Top of Records for this exercise
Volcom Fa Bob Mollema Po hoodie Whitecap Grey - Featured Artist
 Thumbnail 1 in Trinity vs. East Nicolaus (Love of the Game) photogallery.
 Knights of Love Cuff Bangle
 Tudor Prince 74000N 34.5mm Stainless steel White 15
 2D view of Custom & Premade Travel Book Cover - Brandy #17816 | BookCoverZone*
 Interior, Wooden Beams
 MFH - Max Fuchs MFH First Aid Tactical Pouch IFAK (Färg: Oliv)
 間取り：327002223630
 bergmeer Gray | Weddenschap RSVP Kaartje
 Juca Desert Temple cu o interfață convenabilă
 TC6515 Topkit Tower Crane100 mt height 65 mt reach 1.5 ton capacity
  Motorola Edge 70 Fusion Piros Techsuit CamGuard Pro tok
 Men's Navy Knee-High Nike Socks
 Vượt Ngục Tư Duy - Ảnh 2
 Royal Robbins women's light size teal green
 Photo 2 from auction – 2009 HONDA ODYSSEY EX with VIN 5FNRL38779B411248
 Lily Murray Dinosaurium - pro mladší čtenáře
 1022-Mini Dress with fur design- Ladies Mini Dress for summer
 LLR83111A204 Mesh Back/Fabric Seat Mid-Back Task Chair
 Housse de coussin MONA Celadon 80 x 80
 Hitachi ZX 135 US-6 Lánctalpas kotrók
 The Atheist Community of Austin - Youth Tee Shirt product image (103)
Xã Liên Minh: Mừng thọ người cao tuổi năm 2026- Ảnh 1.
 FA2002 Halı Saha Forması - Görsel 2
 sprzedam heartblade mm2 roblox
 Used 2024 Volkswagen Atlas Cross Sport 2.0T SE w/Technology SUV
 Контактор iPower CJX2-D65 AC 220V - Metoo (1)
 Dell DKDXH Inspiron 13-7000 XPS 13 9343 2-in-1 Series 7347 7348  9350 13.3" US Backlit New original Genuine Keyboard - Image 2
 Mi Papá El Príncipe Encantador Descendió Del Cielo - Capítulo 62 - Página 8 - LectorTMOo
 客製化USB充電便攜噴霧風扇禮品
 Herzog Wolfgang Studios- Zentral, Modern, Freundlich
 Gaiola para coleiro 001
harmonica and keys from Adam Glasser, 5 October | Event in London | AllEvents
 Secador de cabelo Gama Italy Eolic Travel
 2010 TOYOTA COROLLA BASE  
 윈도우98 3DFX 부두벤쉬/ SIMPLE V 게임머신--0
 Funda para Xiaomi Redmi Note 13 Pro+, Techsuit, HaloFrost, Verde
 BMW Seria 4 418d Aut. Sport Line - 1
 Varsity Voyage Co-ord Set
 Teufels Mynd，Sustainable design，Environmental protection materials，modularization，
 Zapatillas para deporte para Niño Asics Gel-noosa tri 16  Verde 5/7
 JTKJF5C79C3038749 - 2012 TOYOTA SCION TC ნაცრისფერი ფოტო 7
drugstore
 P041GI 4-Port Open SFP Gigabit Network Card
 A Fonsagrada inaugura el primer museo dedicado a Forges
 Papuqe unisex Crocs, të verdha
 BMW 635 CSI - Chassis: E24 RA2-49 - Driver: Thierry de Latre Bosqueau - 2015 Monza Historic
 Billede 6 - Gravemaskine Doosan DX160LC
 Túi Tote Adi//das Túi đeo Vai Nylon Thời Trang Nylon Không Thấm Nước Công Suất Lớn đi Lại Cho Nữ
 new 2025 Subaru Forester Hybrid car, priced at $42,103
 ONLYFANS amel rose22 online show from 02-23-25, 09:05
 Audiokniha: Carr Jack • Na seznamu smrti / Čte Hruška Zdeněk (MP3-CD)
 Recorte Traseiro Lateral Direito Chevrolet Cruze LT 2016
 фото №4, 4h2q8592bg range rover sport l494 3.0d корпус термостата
Bottom of Records for this exercise
Exercise prompt: Write down again, exactly as given, only the lines above that fall from the line with "Контактор iPower CJX2-D65" to the line with "Recorte Traseiro Lateral", inclusive.

Expected output:
 Контактор iPower CJX2-D65 AC 220V - Metoo (1)
 Dell DKDXH Inspiron 13-7000 XPS 13 9343 2-in-1 Series 7347 7348  9350 13.3" US Backlit New original Genuine Keyboard - Image 2
 Mi Papá El Príncipe Encantador Descendió Del Cielo - Capítulo 62 - Página 8 - LectorTMOo
 客製化USB充電便攜噴霧風扇禮品
 Herzog Wolfgang Studios- Zentral, Modern, Freundlich
 Gaiola para coleiro 001
harmonica and keys from Adam Glasser, 5 October | Event in London | AllEvents
 Secador de cabelo Gama Italy Eolic Travel
 2010 TOYOTA COROLLA BASE  
 윈도우98 3DFX 부두벤쉬/ SIMPLE V 게임머신--0
 Funda para Xiaomi Redmi Note 13 Pro+, Techsuit, HaloFrost, Verde
 BMW Seria 4 418d Aut. Sport Line - 1
 Varsity Voyage Co-ord Set
 Teufels Mynd，Sustainable design，Environmental protection materials，modularization，
 Zapatillas para deporte para Niño Asics Gel-noosa tri 16  Verde 5/7
 JTKJF5C79C3038749 - 2012 TOYOTA SCION TC ნაცრისფერი ფოტო 7
drugstore
 P041GI 4-Port Open SFP Gigabit Network Card
 A Fonsagrada inaugura el primer museo dedicado a Forges
 Papuqe unisex Crocs, të verdha
 BMW 635 CSI - Chassis: E24 RA2-49 - Driver: Thierry de Latre Bosqueau - 2015 Monza Historic
 Billede 6 - Gravemaskine Doosan DX160LC
 Túi Tote Adi//das Túi đeo Vai Nylon Thời Trang Nylon Không Thấm Nước Công Suất Lớn đi Lại Cho Nữ
 new 2025 Subaru Forester Hybrid car, priced at $42,103
 ONLYFANS amel rose22 online show from 02-23-25, 09:05
 Audiokniha: Carr Jack • Na seznamu smrti / Čte Hruška Zdeněk (MP3-CD)
 Recorte Traseiro Lateral Direito Chevrolet Cruze LT 2016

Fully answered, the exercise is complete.